John Adams, der „am tiefsten von Montesquieu beeinflusst“ (S. 149) war, stellt sich die Frage, „wie man Macht gegen Macht ausbalancieren könne“ (ebd.). Wie kann die Macht der damals 13 Einzelstaaten nicht zur Ohnmacht des gesamten Systems bzw. andersherum zur Ohnmacht eines Einzelstaates werden? Wie können sich Legislative, Exekutive und Judikative nicht nur gegenseitig kontrollieren, sondern insgesamt auch noch mehr Macht erzeugen? Die Lösung ist, dass die „Teilung der Macht ein Gemeinwesen mächtiger macht als ihre Zentralisierung“. (S. 198)
Arendt macht weiter darauf aufmerksam, dass auf James Madisons Argumente hin das System der „checks and balances“ eingeführt wurde. Dieses neue System „war im Unterschied zu den Bill of Rights, von keiner Tradition vorgezeichnet, sondern ausschließlich aus dem Geist der Revolution entstanden.“ (S. 201) Hier vollendet sich das Ziel der Revolution, die „Gründung der Freiheit“.
Nach Arendt suchten die Männer der Französischen Revolution nach einem Ursprung für die Quelle aller Macht. Im Absolutismus war der König göttlichen Ursprungs. In seiner Person waren Gesetzgeber und Macht vereinigt. Die französischen Revolutionäre stellten das französische Volk an die Stelle des Königs, es war „die Quelle aller legitimer Macht“, und „der Wille des Volkes bildete den Ursprung der Gesetze.“ (S. 204) Den amerikanischen Revolutionären stellte sich dasselbe Problem, aber niemand „kam auf die Idee, Gesetz und Macht aus der gleichen Quelle abzuleiten. Der Ort der Macht wurde ins Volk verlegt, aber die Quelle aller Gesetze sollte die Verfassung werden.“ (ebd.)
Durch den Gründungsakt wurde die amerikanische Verfassung für das Volk „ein objektiver Bestandteil der Welt, der dem subjektiven Belieben ihrer Bewohner entzogen war.“ (S. 204) Die französischen Verfassungen wurden von dem Volkswillen häufig geändert und gaben somit keine Stabilität. „Ein Gebilde, das man auf dem Nationalwillen errichtet, [ist] auf Sand gebaut.“ (S. 212) Dass dann aus solch einem Nationalstaat leicht einen Diktatur entstehen kann, ist besonders in Krisenzeiten immer wieder bestätigt worden.

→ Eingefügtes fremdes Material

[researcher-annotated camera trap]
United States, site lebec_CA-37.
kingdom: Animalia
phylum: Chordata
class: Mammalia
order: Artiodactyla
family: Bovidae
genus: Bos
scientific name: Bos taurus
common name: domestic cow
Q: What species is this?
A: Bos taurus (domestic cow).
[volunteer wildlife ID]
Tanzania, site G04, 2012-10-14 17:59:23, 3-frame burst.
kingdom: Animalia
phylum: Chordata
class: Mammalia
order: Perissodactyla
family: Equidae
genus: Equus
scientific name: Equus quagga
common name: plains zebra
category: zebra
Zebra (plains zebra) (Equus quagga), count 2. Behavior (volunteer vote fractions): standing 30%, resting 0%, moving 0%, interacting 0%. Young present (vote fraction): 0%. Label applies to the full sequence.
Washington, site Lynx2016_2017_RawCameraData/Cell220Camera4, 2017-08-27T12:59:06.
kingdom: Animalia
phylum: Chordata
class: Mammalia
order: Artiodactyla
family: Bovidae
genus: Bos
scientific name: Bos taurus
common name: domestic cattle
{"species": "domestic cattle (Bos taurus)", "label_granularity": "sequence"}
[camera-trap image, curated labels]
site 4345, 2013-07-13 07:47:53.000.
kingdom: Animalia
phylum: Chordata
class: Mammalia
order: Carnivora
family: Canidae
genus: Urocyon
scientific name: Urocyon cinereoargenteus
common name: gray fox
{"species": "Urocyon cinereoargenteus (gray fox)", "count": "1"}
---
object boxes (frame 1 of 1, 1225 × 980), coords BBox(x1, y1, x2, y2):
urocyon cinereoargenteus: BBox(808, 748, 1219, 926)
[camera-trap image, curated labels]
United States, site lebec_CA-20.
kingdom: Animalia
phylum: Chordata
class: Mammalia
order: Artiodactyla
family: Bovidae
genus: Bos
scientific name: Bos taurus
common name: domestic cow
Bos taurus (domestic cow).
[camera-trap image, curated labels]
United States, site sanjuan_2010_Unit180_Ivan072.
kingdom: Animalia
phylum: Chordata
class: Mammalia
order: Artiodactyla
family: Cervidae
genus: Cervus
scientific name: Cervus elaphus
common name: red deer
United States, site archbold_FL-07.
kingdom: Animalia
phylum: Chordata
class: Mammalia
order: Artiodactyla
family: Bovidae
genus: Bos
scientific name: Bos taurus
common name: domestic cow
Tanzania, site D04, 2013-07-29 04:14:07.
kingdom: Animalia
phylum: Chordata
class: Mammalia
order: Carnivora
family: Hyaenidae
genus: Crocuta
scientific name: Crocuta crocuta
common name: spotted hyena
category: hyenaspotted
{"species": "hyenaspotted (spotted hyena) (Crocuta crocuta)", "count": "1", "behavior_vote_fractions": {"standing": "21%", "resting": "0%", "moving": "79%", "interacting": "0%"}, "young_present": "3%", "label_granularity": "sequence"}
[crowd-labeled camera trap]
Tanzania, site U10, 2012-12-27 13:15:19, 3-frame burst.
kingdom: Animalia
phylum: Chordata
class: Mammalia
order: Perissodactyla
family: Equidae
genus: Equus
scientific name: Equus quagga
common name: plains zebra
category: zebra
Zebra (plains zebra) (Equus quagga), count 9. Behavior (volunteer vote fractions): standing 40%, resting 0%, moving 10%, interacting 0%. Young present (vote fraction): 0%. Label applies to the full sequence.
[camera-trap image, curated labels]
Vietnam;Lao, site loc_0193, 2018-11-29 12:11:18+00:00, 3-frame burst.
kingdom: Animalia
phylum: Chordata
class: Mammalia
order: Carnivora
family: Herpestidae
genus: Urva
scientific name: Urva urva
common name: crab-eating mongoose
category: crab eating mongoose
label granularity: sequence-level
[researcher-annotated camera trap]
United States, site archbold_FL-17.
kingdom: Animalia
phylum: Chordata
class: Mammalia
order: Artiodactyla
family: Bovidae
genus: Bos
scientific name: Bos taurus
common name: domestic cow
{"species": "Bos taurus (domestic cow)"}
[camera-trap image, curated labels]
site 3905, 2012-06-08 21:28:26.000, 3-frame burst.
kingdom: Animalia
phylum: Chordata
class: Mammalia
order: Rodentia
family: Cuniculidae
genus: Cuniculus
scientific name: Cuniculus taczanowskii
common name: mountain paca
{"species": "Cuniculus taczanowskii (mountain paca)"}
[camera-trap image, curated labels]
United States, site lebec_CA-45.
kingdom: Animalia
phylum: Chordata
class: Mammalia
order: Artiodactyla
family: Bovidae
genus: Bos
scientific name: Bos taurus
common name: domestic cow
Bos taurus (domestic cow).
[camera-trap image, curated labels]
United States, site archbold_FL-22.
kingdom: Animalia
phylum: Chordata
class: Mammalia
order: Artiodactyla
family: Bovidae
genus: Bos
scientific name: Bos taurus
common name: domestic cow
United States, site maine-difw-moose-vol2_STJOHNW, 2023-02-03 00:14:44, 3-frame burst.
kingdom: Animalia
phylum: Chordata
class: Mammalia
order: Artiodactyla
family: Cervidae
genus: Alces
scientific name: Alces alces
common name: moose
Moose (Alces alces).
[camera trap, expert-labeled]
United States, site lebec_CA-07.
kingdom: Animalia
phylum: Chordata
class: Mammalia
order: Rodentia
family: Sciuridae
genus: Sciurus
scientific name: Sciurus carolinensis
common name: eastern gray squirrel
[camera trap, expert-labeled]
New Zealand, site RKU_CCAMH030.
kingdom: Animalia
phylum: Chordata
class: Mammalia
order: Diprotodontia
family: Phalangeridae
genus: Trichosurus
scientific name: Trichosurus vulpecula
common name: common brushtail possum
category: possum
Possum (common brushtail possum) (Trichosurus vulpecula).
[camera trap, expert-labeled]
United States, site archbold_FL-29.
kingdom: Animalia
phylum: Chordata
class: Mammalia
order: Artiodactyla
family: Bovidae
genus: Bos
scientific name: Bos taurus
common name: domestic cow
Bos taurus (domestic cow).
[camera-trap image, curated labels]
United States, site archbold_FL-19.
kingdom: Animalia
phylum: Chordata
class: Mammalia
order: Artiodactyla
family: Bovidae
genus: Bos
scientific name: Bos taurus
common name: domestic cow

Im letzten Abschnitt des 4. Kapitels betont Arendt die günstigen Umstände der Amerikanischen Revolution. Die Auswanderer hatten schon vor der Revolution über 150 Jahre Zeit, sich in der Selbstverwaltung zu üben. So betont Alexis de Tocqueville, dass »die Amerikanische Revolution mit ihrer Lehre von der Volkssouveränität in den townships aus-[brach] … und von dorther den Staat in Besitz [nahm]«. (S. 215) Das Volk war also „nichts Absolutes … sondern eine gegenwärtige Realität.“ (ebd.)
Das große Beispiel, das sich danach auch herumsprach, war der Mayflower-Pakt. Hier gaben sich die Pilgrimväter noch an Bord des Schiffes einen Vertrag, der auf gegenseitigen Versprechen[8] und Vertrauen beruhte. Diese Erfahrungen waren nach Arendt wesentlicher als alle Theorien von Montesquieu, Rousseau und anderen, denn »Vernunft kann in die Irre leiten« (John Dickinson, S. 219). So knüpft auch John Locke in seinen Vertragstheorien (Gesellschaftsvertrag) daran an, ohne direkt darauf hinzuweisen, wie Arendt behauptet.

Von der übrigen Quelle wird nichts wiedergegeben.